### DATA TO PROCESS
*** Block opens ***
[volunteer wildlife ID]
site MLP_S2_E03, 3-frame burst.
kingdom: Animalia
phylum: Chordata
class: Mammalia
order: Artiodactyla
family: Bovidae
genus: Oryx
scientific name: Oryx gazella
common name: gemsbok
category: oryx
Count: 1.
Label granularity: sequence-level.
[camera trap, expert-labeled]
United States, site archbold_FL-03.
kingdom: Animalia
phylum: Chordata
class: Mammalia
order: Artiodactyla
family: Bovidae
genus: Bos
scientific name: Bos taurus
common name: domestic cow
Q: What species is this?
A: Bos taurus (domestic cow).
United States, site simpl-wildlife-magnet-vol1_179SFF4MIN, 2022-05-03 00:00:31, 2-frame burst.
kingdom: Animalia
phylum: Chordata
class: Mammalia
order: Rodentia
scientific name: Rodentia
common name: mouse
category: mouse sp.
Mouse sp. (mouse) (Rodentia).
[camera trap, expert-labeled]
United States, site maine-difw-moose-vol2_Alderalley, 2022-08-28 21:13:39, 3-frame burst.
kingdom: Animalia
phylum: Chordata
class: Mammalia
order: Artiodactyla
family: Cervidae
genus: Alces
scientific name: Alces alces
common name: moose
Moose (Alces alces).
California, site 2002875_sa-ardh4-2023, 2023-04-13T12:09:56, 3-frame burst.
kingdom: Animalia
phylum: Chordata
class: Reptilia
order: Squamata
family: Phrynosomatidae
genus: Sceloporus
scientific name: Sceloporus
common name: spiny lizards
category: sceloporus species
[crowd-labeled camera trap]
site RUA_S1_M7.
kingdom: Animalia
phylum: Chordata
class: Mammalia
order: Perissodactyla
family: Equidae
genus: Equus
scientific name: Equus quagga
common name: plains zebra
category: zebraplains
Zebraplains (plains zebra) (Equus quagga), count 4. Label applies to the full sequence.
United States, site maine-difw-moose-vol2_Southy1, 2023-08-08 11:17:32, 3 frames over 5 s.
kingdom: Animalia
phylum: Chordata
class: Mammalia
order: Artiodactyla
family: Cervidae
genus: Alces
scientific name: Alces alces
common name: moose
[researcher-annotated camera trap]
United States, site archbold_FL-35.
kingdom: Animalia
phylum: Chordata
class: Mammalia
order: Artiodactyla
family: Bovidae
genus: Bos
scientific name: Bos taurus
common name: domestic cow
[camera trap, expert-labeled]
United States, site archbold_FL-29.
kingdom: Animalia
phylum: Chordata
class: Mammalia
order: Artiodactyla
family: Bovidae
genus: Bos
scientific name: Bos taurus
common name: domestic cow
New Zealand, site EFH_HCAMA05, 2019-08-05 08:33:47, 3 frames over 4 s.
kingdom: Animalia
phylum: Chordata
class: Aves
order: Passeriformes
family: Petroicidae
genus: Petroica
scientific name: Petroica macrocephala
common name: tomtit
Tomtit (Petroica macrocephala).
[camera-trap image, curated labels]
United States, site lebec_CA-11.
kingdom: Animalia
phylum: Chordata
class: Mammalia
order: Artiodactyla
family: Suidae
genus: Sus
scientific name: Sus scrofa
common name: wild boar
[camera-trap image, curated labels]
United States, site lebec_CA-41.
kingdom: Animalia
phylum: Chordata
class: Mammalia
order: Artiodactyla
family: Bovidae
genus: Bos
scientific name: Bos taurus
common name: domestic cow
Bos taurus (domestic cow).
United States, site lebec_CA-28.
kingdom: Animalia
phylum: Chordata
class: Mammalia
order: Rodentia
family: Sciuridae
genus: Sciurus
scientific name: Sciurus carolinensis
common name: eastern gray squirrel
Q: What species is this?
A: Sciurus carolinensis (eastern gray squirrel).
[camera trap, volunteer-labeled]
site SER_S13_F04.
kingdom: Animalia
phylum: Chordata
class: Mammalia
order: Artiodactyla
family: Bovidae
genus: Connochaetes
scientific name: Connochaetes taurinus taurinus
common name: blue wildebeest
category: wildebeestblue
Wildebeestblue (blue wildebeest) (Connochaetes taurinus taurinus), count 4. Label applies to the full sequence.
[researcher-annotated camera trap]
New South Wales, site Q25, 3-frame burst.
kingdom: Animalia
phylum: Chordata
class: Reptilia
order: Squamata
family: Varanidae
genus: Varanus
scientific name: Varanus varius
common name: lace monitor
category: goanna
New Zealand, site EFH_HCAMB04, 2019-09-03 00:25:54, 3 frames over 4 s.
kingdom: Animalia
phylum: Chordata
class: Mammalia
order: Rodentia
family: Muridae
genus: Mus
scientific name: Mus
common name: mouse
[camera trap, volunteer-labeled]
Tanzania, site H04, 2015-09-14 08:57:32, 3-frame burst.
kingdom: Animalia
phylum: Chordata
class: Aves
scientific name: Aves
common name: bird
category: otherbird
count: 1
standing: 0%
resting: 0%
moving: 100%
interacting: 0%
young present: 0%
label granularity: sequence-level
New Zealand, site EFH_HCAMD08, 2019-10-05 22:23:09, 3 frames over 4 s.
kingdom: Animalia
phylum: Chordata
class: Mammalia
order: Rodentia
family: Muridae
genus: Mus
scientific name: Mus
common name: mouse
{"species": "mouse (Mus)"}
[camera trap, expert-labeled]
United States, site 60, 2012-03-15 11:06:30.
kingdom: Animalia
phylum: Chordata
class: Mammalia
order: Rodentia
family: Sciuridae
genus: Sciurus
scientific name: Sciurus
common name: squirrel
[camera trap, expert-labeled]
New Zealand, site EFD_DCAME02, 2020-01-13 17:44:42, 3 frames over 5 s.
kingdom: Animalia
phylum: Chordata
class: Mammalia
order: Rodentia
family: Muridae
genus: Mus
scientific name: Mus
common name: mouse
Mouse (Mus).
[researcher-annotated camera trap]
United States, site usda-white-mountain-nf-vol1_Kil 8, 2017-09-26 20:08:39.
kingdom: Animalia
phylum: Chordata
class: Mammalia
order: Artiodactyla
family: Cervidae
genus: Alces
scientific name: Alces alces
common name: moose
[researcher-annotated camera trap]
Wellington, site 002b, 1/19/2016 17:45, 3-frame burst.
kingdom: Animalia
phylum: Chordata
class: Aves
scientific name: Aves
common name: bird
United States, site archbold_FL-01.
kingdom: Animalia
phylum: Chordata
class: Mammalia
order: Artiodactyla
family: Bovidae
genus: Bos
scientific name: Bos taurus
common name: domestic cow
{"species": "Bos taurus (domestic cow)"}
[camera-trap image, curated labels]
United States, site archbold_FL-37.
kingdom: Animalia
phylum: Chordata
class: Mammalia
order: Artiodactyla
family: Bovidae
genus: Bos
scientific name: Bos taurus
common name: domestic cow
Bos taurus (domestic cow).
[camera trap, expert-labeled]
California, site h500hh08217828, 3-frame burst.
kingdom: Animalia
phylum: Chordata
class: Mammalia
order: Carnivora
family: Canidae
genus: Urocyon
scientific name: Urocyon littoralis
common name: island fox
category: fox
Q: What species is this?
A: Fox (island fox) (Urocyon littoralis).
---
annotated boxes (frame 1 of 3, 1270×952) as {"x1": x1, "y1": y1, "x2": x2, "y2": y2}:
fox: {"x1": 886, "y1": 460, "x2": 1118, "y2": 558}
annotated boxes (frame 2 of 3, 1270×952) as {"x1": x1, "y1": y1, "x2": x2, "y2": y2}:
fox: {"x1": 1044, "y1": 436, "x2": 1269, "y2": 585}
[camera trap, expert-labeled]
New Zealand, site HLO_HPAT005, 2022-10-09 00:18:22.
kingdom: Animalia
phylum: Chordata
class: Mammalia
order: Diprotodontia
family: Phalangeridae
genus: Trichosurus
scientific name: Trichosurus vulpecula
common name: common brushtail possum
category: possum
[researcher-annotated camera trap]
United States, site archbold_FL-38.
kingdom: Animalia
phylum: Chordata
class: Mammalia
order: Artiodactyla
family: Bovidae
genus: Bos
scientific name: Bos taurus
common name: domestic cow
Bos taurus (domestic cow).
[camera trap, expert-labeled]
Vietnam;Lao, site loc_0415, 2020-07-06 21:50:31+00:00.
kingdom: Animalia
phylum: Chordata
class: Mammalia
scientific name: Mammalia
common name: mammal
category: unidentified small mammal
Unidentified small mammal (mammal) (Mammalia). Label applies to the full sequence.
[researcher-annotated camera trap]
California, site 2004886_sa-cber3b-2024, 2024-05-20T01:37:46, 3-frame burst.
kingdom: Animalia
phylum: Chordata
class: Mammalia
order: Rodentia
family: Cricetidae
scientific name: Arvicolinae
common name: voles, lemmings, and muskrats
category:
*** Block closes ***
### DESCRIPTION OF THE TASK
Give an exact copy of the lines above from the line with "genus: Urocyon" up to and including the line with "scientific name: Arvicolinae", and leave everything else out.

### TASK RESULT
genus: Urocyon
scientific name: Urocyon littoralis
common name: island fox
category: fox
Q: What species is this?
A: Fox (island fox) (Urocyon littoralis).
---
annotated boxes (frame 1 of 3, 1270×952) as {"x1": x1, "y1": y1, "x2": x2, "y2": y2}:
fox: {"x1": 886, "y1": 460, "x2": 1118, "y2": 558}
annotated boxes (frame 2 of 3, 1270×952) as {"x1": x1, "y1": y1, "x2": x2, "y2": y2}:
fox: {"x1": 1044, "y1": 436, "x2": 1269, "y2": 585}
[camera trap, expert-labeled]
New Zealand, site HLO_HPAT005, 2022-10-09 00:18:22.
kingdom: Animalia
phylum: Chordata
class: Mammalia
order: Diprotodontia
family: Phalangeridae
genus: Trichosurus
scientific name: Trichosurus vulpecula
common name: common brushtail possum
category: possum
[researcher-annotated camera trap]
United States, site archbold_FL-38.
kingdom: Animalia
phylum: Chordata
class: Mammalia
order: Artiodactyla
family: Bovidae
genus: Bos
scientific name: Bos taurus
common name: domestic cow
Bos taurus (domestic cow).
[camera trap, expert-labeled]
Vietnam;Lao, site loc_0415, 2020-07-06 21:50:31+00:00.
kingdom: Animalia
phylum: Chordata
class: Mammalia
scientific name: Mammalia
common name: mammal
category: unidentified small mammal
Unidentified small mammal (mammal) (Mammalia). Label applies to the full sequence.
[researcher-annotated camera trap]
California, site 2004886_sa-cber3b-2024, 2024-05-20T01:37:46, 3-frame burst.
kingdom: Animalia
phylum: Chordata
class: Mammalia
order: Rodentia
family: Cricetidae
scientific name: Arvicolinae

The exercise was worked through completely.